Not withstanding its great success and wide adoption in Bag-of-visual Words representation, visual vocabulary created from single image local features is often shown to be ineffective largely due to three reasons. First, many detected local features are not stable enough, resulting in many noisy and non-descriptive visual words in images. Second, single visual word discards the rich spatial contextual information among the local features, which has been proven to be valuable for visual matching. Third, the distance metric commonly used for generating visual vocabulary does not take the semantic context into consideration, which renders them to be prone to noise. To address these three confrontations, we propose an effective visual vocabulary generation framework containing three novel contributions: 1) we propose an effective unsupervised local feature refinement strategy; 2) we consider local features in groups to model their spatial contexts; 3) we further learn a discriminant distance metric between local feature groups, which we call discriminant group distance.
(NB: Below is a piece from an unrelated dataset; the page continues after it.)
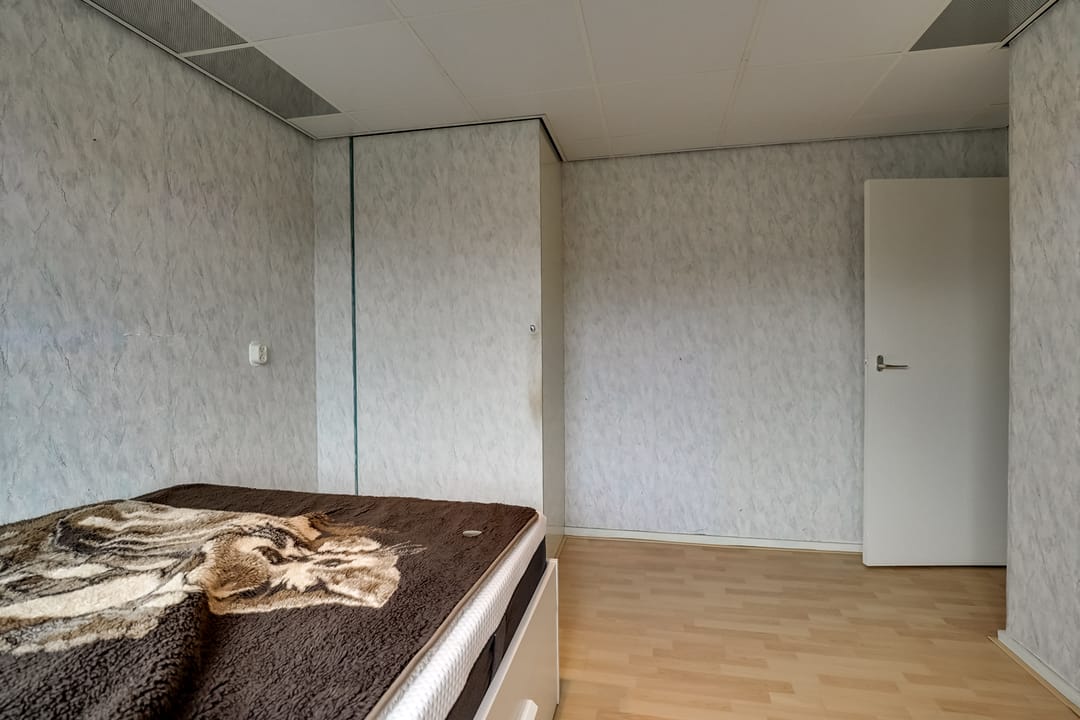 Foto 31 van Dokter Lohmanstraat 18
This group distance is further leveraged to induce visual vocabulary from groups of local features. We name it contextual visual vocabulary, which captures both the spatial and semantic contexts. We evaluate the proposed local feature refinement strategy and the contextual visual vocabulary in two large-scale image applications: large-scale near-duplicate image retrieval on a dataset containing 1.5 million images and image search re-ranking tasks. Our experimental results show that the contextual visual vocabulary shows significant improvement over the classic visual vocabulary. Moreover, it outperforms the state-of-the-art Bundled Feature in the terms of retrieval precision, memory consumption and efficiency.